It would be easy to dismiss Ooma as the easy-listening version of the upscale, notoriously difficult-to-book Mecha Uma in Bonifacio Global City, where Bruce Ricketts holds his chef’s table and performs a juggling feat of a degustation with complex ingredients.
Located in the new Fashion Hall wing of SM Megamall, Ooma is an offshoot restaurant that has leveraged Ricketts’ popularity into a more accessible concept and venue.
Despite its name that sounds like an app from a Silicon Valley startup and a tagline (“Japanese Rice Bar”) that doesn’t explain much and feels more like a vestigial placeholder than anything else, Ooma has been getting good press and drawing a line of diners out front. The queue, however, goes fairly quickly; we were able to get a table in 30 minutes on a weekend afternoon.
Simpler flavors
I had just dined at Mecha Uma recently and asked Ricketts on what he was up to at Ooma and how well it would function without him—since Mecha Uma is so tied up with his personality and presence.
“Easy to like dishes, simpler flavors,” he said.
On my visits to Mecha Uma there had been at least one table of diners who did not quite grasp the idea of the inventive, chef-led degustation that they were walking into, and were trying to order tempura and gyudon, and were not happy being served small portions of unfamiliar flavors.
Those people, as well any fan of Ricketts’ ideas at less lofty prices, plus anyone who just wants a good meal of big, hearty flavors with a Japanese twist, should make a beeline for Ooma. Here you will find both tempura and gyudon, though will a little twist; and also “small plates” (actually quite big) of interesting riffs on the mainstays of local Japanese restaurants: maki rolls, tataki (minced sashimi), and aburi (blowtorch-singed sushi).
It’s best to follow the waitstaff’s recommendations or look at the pictures, because the names don’t correspond to what you’ll find in other Japanese restaurants.
For instance, the Uma Viche, which has minced grouper, pickled onions, and a citric dressing balanced delicately (a bit too delicately; I lost my topping when I bit into it) on a fried kangkong leaf, would be my idea of a tataki interpretation. However, the tataki is the closest you’ll get in Ooma to a classic sashimi—the fish comes mixed with pickles and vegetables.
The aburi, meanwhile, doesn’t come in the nigiri form, in which the rice is topped with the seafood, which would normally provide more surface to be cooked by the blowtorch, but in the makizushi, or rolled form.
The scallop and tuna aburi was our favorite, though beware the blast from the spicy mayonnaise dressing.
The taco-maki, actually not rolled rice but “open-faced,” has the nori fried until crisp and the filling piled high on it. This is best eaten in one big bite.
To give credit where it’s due, Romy Dorotan of Purple Yam has been doing a “noritaco,” which is almost exactly the same thing, for many years at his restaurants.
Unlimited Japanese rice
For the kids we ordered the Tori Kara-Age, chicken bits in sweet sauce with sweet potato wisps for added crunch. The meal comes with unlimited free Japanese rice. If I work in the area I could see myself coming to Ooma every day for lunch and having one of the cheaper hot dishes, and filling up on rice. But then I would probably end up ordering an aburi-maki. Or the hanger steak.
It was somewhat anticlimactic to come home to our Sunday evening leftovers dinner, with our palates still craving exuberance and having only microwaved remains of the day to slake the hunger. Since we had some leftover baked salmon, I tried to channel Ricketts and did a drizzle of teriyaki sauce, wrapped the salmon in nori with some sushi rice, then squirted some Kewpie mayonnaise mixed with Sriracha.
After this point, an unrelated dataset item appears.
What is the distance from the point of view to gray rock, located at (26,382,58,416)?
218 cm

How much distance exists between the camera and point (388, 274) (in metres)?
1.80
My daughter gave me a you-gotta-be-kidding look and ate plain rice
instead. My wife quietly heated some other leftovers.
The taste-palette that one remembers from Ooma is that combination of creamy, spicy, acidic-fermented, with a bit of sweetness from unagi sauce or teriyaki that Pinoy love. But it isn’t just a haphazard mix of these flavors, and there are at least some half dozen steps that the menu isn’t telling you about.
But with these prices, there isn’t any reason for you to muck about at home rather than patiently get in line for a seat. This may be the only Moment Group restaurant where I’ve not had to put in a gripe about the prices or the portion size; everything is surprisingly affordable and good value for money.
I have another chef friend who thinks of the successive menus that he creates for his restaurant as new album releases from a band, which is, I think, a brilliant metaphor for the creative journey of a chef and his team and the artistic journey they traverse.
Ooma isn’t Mecha Uma “remixed” or featuring Nicki Minaj. It’s another band with the same lead singer. It’s pop, but like the best pop, it satisfies.
Ooma is at 3/F, Fashion Hall, SM Megamall, Mandaluyong City (no reservations).